To do -
Return all of the entries, keeping every word and mark as it is.

Excerpts from a dataset:
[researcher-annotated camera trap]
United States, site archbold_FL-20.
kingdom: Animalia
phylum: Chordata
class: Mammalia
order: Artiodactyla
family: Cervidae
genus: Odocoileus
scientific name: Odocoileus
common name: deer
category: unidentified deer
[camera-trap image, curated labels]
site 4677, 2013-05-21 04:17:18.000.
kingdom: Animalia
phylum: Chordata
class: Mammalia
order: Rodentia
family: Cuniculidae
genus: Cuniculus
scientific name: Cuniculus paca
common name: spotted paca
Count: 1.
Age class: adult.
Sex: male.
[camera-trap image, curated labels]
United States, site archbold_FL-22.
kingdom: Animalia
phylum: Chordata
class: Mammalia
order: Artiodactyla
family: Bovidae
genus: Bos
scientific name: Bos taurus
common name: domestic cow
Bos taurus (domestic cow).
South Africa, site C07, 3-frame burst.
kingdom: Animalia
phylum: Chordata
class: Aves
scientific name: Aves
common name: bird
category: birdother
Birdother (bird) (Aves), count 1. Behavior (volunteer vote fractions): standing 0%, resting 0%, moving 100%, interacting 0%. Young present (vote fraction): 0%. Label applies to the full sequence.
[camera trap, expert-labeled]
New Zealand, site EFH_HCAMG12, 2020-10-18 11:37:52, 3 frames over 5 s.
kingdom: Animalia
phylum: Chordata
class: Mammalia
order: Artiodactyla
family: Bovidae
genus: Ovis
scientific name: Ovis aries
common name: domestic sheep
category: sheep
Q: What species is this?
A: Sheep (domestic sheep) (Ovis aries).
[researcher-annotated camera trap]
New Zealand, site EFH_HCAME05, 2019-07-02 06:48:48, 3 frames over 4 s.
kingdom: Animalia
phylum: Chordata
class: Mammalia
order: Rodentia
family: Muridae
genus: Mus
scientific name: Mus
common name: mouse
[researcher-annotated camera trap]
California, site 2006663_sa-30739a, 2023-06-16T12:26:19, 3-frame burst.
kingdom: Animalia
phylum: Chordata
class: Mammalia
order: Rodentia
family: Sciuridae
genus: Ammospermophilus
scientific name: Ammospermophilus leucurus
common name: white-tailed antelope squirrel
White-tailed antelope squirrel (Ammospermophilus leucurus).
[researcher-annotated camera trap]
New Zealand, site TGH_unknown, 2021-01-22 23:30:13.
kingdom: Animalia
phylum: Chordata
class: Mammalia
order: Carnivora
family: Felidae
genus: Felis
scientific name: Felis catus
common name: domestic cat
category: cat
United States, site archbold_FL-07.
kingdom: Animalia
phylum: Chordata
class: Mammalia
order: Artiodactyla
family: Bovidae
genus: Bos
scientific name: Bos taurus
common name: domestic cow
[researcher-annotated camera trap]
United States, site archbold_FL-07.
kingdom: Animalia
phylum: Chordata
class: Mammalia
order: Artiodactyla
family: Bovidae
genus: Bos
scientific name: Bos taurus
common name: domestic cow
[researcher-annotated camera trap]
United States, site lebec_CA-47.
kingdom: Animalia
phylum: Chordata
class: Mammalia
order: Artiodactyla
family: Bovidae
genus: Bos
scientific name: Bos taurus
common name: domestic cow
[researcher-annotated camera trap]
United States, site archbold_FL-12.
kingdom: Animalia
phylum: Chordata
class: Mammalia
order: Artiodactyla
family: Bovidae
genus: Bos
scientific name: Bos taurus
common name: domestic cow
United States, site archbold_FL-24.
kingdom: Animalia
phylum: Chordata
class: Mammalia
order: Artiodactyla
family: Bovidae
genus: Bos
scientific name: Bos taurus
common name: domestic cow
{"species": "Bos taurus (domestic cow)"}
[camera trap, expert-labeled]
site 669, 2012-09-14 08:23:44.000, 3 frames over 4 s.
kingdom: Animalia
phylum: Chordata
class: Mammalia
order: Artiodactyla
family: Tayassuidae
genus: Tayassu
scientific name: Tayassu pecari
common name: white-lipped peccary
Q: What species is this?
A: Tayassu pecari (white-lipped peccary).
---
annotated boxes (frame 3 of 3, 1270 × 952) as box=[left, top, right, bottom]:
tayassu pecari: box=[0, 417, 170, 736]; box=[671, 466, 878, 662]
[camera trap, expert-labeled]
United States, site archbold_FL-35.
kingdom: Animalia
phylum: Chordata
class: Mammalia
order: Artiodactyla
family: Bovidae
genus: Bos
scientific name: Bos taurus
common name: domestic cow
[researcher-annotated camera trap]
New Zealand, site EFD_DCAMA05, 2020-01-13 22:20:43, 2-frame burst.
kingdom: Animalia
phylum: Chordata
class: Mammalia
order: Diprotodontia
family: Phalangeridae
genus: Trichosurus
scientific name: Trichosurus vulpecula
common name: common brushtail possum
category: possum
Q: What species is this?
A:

Exercise solution -
[researcher-annotated camera trap]
United States, site archbold_FL-20.
kingdom: Animalia
phylum: Chordata
class: Mammalia
order: Artiodactyla
family: Cervidae
genus: Odocoileus
scientific name: Odocoileus
common name: deer
category: unidentified deer
[camera-trap image, curated labels]
site 4677, 2013-05-21 04:17:18.000.
kingdom: Animalia
phylum: Chordata
class: Mammalia
order: Rodentia
family: Cuniculidae
genus: Cuniculus
scientific name: Cuniculus paca
common name: spotted paca
Count: 1.
Age class: adult.
Sex: male.
[camera-trap image, curated labels]
United States, site archbold_FL-22.
kingdom: Animalia
phylum: Chordata
class: Mammalia
order: Artiodactyla
family: Bovidae
genus: Bos
scientific name: Bos taurus
common name: domestic cow
Bos taurus (domestic cow).
South Africa, site C07, 3-frame burst.
kingdom: Animalia
phylum: Chordata
class: Aves
scientific name: Aves
common name: bird
category: birdother
Birdother (bird) (Aves), count 1. Behavior (volunteer vote fractions): standing 0%, resting 0%, moving 100%, interacting 0%. Young present (vote fraction): 0%. Label applies to the full sequence.
[camera trap, expert-labeled]
New Zealand, site EFH_HCAMG12, 2020-10-18 11:37:52, 3 frames over 5 s.
kingdom: Animalia
phylum: Chordata
class: Mammalia
order: Artiodactyla
family: Bovidae
genus: Ovis
scientific name: Ovis aries
common name: domestic sheep
category: sheep
Q: What species is this?
A: Sheep (domestic sheep) (Ovis aries).
[researcher-annotated camera trap]
New Zealand, site EFH_HCAME05, 2019-07-02 06:48:48, 3 frames over 4 s.
kingdom: Animalia
phylum: Chordata
class: Mammalia
order: Rodentia
family: Muridae
genus: Mus
scientific name: Mus
common name: mouse
[researcher-annotated camera trap]
California, site 2006663_sa-30739a, 2023-06-16T12:26:19, 3-frame burst.
kingdom: Animalia
phylum: Chordata
class: Mammalia
order: Rodentia
family: Sciuridae
genus: Ammospermophilus
scientific name: Ammospermophilus leucurus
common name: white-tailed antelope squirrel
White-tailed antelope squirrel (Ammospermophilus leucurus).
[researcher-annotated camera trap]
New Zealand, site TGH_unknown, 2021-01-22 23:30:13.
kingdom: Animalia
phylum: Chordata
class: Mammalia
order: Carnivora
family: Felidae
genus: Felis
scientific name: Felis catus
common name: domestic cat
category: cat
United States, site archbold_FL-07.
kingdom: Animalia
phylum: Chordata
class: Mammalia
order: Artiodactyla
family: Bovidae
genus: Bos
scientific name: Bos taurus
common name: domestic cow
[researcher-annotated camera trap]
United States, site archbold_FL-07.
kingdom: Animalia
phylum: Chordata
class: Mammalia
order: Artiodactyla
family: Bovidae
genus: Bos
scientific name: Bos taurus
common name: domestic cow
[researcher-annotated camera trap]
United States, site lebec_CA-47.
kingdom: Animalia
phylum: Chordata
class: Mammalia
order: Artiodactyla
family: Bovidae
genus: Bos
scientific name: Bos taurus
common name: domestic cow
[researcher-annotated camera trap]
United States, site archbold_FL-12.
kingdom: Animalia
phylum: Chordata
class: Mammalia
order: Artiodactyla
family: Bovidae
genus: Bos
scientific name: Bos taurus
common name: domestic cow
United States, site archbold_FL-24.
kingdom: Animalia
phylum: Chordata
class: Mammalia
order: Artiodactyla
family: Bovidae
genus: Bos
scientific name: Bos taurus
common name: domestic cow
{"species": "Bos taurus (domestic cow)"}
[camera trap, expert-labeled]
site 669, 2012-09-14 08:23:44.000, 3 frames over 4 s.
kingdom: Animalia
phylum: Chordata
class: Mammalia
order: Artiodactyla
family: Tayassuidae
genus: Tayassu
scientific name: Tayassu pecari
common name: white-lipped peccary
Q: What species is this?
A: Tayassu pecari (white-lipped peccary).
---
annotated boxes (frame 3 of 3, 1270 × 952) as box=[left, top, right, bottom]:
tayassu pecari: box=[0, 417, 170, 736]; box=[671, 466, 878, 662]
[camera trap, expert-labeled]
United States, site archbold_FL-35.
kingdom: Animalia
phylum: Chordata
class: Mammalia
order: Artiodactyla
family: Bovidae
genus: Bos
scientific name: Bos taurus
common name: domestic cow
[researcher-annotated camera trap]
New Zealand, site EFD_DCAMA05, 2020-01-13 22:20:43, 2-frame burst.
kingdom: Animalia
phylum: Chordata
class: Mammalia
order: Diprotodontia
family: Phalangeridae
genus: Trichosurus
scientific name: Trichosurus vulpecula
common name: common brushtail possum
category: possum
Q: What species is this?
A:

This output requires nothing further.